+++ READING PASSAGE +++
BeInCrypto discussed with representatives from both platforms to explore how user privacy and enhanced functionality in staking can create new opportunities for Bitcoin-oriented DeFi participation.

Expanding Bitcoin Use Cases

For 2025, the CORE team aims to develop new use cases for Bitcoin holders who wish to use their BTC rather than keep it perpetually stored. Core achieves this by enabling Bitcoin users to interact easily with DeFi.

“A lot of people have been holding Bitcoin over the years and are totally happy with that. I get it, myself included, but there are also a lot of people who want to actually do something with their BTC and not just hold it. They want to actually put it to work, bring it into DeFi, take out a loan on it, or lend it out and earn some yield. Core basically allows for whatever you want to do with your Bitcoin,” explained Dylan Dennis, Contributor at Core DAO.

Designed to enhance Bitcoin’s utility while preserving its decentralization and security, Core is a layer-1 blockchain that integrates with Bitcoin and offers EVM compatibility. Launched in January 2023, it has achieved a market capitalization of over $497 million.

CORE market cap
CORE Market Cap in the Past 3 Months. Source: BeInCrypto

The Core DAO, a decentralized autonomous organization, supports and develops the Core blockchain, pursuing security, scalability, and decentralization through community-driven collaboration.

Members of the Core DAO used the term BTCfi to describe decentralized financial services and applications built on a Bitcoin-based blockchain. This initiative combines Bitcoin’s security and reliability with innovative financial services found in DeFi platforms. 

BTCfi enhances Bitcoin’s value by expanding protection and increasing utility via on-chain yield and a comprehensive dApp ecosystem.
+++ GIVEN INFORMATION +++
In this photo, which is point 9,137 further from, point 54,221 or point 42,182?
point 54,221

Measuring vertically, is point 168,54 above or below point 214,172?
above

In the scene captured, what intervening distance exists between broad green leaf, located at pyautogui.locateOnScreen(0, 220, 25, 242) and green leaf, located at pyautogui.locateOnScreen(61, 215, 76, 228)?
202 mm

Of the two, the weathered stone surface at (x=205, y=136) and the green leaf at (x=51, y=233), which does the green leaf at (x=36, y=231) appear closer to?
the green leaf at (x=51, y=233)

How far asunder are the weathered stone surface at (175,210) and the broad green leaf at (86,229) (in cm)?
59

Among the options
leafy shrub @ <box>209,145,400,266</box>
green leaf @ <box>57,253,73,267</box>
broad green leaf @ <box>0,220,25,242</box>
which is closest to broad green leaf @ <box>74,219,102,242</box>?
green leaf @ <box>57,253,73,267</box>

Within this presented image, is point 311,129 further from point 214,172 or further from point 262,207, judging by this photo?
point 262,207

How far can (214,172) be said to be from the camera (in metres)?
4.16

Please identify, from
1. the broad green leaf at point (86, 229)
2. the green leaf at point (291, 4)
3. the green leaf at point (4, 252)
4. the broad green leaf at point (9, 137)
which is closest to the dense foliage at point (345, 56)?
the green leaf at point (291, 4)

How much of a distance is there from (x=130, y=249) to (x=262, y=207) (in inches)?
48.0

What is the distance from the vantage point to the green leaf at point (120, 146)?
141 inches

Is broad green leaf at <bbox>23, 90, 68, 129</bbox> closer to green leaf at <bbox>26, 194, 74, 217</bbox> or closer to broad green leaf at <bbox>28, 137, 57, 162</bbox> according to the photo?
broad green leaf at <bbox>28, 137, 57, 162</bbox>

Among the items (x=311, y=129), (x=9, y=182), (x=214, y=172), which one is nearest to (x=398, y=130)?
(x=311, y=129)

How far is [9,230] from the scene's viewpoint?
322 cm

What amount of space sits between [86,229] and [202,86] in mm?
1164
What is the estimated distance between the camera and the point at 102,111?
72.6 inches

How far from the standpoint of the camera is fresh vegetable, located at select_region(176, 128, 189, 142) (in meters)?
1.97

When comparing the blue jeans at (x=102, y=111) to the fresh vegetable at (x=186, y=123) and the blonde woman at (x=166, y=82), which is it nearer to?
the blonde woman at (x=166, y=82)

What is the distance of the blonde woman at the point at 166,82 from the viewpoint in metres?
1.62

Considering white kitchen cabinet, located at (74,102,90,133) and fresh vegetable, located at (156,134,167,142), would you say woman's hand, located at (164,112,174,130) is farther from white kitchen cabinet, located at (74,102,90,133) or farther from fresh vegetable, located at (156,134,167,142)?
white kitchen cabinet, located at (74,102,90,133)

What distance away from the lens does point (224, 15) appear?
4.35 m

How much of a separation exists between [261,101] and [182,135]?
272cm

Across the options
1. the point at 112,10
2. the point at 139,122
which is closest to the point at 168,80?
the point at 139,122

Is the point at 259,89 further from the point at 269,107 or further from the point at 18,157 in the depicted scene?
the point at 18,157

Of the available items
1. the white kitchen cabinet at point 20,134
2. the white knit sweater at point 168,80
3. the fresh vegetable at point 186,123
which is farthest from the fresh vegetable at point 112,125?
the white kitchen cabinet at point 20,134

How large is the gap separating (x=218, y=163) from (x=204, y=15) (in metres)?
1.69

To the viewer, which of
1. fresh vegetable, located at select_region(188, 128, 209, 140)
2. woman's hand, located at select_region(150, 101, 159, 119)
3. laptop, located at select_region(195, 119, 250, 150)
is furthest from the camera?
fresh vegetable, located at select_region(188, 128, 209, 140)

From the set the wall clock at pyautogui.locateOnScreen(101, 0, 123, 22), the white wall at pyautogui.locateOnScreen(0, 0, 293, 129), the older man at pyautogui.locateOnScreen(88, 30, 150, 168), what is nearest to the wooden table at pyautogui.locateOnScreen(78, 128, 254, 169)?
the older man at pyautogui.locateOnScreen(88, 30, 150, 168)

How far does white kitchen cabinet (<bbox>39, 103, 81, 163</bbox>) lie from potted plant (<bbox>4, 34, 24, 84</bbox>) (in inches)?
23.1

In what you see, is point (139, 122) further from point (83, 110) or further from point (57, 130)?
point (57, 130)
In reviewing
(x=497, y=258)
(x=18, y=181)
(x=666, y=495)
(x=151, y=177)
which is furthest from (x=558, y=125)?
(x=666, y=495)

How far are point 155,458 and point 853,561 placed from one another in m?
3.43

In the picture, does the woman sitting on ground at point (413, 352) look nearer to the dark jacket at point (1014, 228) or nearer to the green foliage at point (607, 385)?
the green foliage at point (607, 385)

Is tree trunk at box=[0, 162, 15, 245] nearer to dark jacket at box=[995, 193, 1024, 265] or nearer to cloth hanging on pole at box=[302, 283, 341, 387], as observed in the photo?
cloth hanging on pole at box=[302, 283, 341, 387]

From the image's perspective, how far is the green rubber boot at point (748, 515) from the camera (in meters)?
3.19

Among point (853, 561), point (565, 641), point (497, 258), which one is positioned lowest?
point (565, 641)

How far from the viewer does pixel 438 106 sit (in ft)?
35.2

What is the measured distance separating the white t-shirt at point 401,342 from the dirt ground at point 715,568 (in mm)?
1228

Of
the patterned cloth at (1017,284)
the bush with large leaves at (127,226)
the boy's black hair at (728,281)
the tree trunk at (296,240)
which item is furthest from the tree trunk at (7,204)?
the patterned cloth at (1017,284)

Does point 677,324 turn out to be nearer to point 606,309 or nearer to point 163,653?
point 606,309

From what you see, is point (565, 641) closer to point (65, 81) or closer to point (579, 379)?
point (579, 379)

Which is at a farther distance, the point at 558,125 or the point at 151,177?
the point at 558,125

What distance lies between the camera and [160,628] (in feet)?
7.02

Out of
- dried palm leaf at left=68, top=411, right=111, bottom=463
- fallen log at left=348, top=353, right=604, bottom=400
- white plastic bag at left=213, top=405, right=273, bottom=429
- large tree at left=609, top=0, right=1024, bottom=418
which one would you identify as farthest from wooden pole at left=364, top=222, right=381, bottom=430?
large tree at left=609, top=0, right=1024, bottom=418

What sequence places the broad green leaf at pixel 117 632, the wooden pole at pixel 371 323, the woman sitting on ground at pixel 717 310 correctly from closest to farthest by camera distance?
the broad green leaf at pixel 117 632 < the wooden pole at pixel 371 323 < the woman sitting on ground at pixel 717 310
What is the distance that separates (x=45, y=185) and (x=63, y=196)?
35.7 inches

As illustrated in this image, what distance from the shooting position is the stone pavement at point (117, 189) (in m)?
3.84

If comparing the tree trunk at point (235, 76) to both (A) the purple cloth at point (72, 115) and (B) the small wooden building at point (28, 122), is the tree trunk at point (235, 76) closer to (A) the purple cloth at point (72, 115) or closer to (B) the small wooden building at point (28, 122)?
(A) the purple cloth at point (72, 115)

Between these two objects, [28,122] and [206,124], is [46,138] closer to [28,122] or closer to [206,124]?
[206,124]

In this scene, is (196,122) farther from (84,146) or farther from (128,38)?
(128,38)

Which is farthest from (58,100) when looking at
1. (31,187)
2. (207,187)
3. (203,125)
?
+++
GOAL: According to the Bitcoin DeFi article, which qualities does the Core DAO pursue through community-driven collaboration? List all of them.

FINAL ANSWER: Security, scalability and decentralization.